On the night of 1 July 2015, the coalition forces launched three consecutive strikes on the building, just north of Sa’da city centre.
The attack killed Ahmed al-Dhammari, a 40-year-old fruit and vegetable vendor; and injured six members of the Hamiri family – 18-month-old Naya al-Hamiri; her mother Anhar, 26; grandmother Samira,
48; her aunts Nidhal, 19, and Noura, 21; and her uncle Wessam, 23 – as well as three men
who were working on the family’s home.
Majid Amin al-Hamiri told Amnesty International:
“The first strike hit in front of the building, the second hit the first floor and the third hit the second floor. I was sitting across the road with my 15-year-old brother and I saw
everything. All I heard was the plane, as if it was descending and making a whistling
sound. Then I heard an explosion. I went to get my family out after the first strike, to get
out my father and brother, and then the second strike happened…Min Allah [It was
written by god, meant to be]. We were already around the corner when the second strike happened.

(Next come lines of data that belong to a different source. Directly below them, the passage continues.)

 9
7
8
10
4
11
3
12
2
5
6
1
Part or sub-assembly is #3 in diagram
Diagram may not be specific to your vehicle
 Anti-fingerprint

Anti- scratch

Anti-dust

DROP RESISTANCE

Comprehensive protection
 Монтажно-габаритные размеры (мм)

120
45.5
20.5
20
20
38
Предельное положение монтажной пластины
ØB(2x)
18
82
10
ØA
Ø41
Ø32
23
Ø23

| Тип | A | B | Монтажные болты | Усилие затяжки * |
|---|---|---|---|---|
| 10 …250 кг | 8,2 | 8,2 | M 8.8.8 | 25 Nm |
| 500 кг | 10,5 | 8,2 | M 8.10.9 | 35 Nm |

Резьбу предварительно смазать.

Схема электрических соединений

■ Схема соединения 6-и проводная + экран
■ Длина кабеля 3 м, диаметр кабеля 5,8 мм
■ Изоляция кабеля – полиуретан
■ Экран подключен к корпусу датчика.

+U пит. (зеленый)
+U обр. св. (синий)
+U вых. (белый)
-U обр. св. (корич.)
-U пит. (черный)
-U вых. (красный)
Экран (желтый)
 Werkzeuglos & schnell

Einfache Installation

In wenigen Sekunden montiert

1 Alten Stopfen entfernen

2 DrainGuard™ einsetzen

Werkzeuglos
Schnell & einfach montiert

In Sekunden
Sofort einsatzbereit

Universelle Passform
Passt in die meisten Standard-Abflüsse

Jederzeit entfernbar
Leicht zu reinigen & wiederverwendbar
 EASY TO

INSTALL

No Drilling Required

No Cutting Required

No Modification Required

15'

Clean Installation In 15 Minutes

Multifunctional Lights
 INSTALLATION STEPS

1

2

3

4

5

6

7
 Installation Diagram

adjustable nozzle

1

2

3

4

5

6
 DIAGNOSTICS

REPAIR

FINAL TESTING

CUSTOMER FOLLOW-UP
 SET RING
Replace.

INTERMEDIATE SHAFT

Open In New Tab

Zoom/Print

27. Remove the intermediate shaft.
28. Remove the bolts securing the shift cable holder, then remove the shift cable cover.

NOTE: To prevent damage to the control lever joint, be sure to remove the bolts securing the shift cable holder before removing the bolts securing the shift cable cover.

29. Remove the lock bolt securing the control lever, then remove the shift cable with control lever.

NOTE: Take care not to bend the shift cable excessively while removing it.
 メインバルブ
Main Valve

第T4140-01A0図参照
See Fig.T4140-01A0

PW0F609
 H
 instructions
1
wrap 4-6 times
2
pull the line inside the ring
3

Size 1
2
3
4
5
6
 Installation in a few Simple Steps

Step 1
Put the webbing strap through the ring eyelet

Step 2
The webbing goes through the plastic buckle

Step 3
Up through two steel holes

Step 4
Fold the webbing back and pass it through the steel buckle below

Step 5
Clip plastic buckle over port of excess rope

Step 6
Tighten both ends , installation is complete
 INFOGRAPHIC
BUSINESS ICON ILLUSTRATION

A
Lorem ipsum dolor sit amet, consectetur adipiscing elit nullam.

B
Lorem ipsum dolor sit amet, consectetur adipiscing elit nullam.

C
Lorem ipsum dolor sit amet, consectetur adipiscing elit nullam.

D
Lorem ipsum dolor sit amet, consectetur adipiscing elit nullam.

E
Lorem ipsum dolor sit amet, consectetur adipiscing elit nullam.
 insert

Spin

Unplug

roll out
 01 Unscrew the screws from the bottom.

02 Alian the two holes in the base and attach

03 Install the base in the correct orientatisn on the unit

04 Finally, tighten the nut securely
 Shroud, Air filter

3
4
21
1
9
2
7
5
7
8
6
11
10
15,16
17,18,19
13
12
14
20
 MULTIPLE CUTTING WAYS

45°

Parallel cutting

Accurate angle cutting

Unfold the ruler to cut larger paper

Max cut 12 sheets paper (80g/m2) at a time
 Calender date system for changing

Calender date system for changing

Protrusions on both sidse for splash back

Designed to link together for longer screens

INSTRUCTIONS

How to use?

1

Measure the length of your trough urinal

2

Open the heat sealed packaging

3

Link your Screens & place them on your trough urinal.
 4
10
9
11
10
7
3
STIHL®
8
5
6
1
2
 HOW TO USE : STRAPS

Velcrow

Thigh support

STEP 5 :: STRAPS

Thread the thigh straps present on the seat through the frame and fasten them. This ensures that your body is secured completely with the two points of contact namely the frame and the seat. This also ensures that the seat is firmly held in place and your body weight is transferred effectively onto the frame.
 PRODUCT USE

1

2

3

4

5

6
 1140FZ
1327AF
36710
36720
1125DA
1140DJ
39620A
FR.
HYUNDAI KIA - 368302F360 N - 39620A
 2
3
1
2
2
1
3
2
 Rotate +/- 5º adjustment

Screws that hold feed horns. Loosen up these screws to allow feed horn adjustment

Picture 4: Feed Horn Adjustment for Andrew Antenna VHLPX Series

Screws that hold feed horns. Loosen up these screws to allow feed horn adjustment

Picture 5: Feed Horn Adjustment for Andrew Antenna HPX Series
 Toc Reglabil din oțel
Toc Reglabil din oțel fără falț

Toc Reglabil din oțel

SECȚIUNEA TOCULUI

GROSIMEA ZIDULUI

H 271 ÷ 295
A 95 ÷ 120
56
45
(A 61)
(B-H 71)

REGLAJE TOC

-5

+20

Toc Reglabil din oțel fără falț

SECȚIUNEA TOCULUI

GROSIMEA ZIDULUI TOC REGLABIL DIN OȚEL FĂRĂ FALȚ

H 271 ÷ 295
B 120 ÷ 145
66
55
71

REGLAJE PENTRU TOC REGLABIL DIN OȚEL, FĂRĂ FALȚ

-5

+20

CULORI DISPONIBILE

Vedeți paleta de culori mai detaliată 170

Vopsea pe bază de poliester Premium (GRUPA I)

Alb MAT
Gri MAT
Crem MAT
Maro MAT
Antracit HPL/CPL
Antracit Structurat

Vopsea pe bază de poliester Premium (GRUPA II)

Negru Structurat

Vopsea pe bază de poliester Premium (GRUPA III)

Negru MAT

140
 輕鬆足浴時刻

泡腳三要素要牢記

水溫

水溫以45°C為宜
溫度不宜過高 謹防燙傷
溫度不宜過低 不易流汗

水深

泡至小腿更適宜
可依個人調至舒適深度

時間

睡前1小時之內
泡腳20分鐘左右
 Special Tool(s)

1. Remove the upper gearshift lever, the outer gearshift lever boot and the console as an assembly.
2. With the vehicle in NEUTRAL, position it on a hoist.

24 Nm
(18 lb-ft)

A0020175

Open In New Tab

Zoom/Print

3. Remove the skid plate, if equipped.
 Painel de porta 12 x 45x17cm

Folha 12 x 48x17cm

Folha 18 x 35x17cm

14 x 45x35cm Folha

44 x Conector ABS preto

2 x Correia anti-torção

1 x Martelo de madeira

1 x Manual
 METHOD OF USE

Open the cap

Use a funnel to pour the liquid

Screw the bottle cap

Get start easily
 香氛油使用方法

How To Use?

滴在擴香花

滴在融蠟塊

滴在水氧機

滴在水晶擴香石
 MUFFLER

That is when my brother was injured in his leg.”
A fruit and vegetable vendor from the downstairs shop and two workers who were repairing the windows of the al-Hamiris’ apartment were also injured in the strikes. “We have no electricity in Sa’da, so the workers had to work at night because they needed electricity for their tools and the generator is only on for few hours at night”, Majid told Amnesty International.
Majid Amin al-Hamiri also told researchers how he and his family had been living in utter fear of the airstrikes every night:
“Since the start of the coalition airstrikes, we have been sleeping under the stairs. My
daughter Naya and I slept under the stairs on the ground floor, while the rest of the
family slept under the stairs on the first floor. At the time of the airstrike, my family was watching television in the living room. If we had been asleep when the strike happened, we would not have survived. We choose the safest place in the house, under the stairs.
The whole house is destroyed.”
Majid al-Hamiri told researchers that this was not the first airstrike on his neighbourhood:
A strike prior to this one on my house targeted the 125th [army] Brigade and the Military Police [Headquarters], 500 metres from our house. But the brigade was not active at the
time.”
Neighbours told researchers that many residents had fled the neighbourhood after the strike, weeks earlier, on the nearby army and military police buildings and that more had fled since the 1 July strike on the al-Hamiri building. Only two families were still living in the building at the time of the strike; the al-Hamiris and the owner of the building and his family. The owner and his family lived on the ground floor, on the eastern side of the building, and were able to escape unharmed after the first bomb struck in front of the western side the building.
A fruit and vegetable shop on the ground floor was open late as is customary during the month of Ramadan.
Amnesty International visited the site on 3 July, a day and a half after the airstrike, and
examined munition remnants found in the rubble of the building that were consistent with the weight and material used for bombs found at the sites of other airstrikes in Sa’da governorate and elsewhere in Yemen. A crater of about two meters in diameter in front of the building, which witnesses identified as the point of impact of the first strike, had been filled with bricks and debris from the strike. The building was partly destroyed, notably
between the western façade and the stairwell, and neighbouring houses had suffered varying degrees of blast damage. Researchers found no evidence that the building was used for military purposes.
The fact that the building was the object of three successive strikes indicates that it was
likely the intended target, possibly because it was associated with Military Police chief
Hamid al-Hamiri, a member of the extended al-Hamiri family who, according to relatives and neighbours who spoke to Amnesty International, was no longer living in the building and was not in or near the building at the time of the strike. However, even if he had been present, attacking the building in this manner, with some 20 civilians present, would likely have been disproportionate.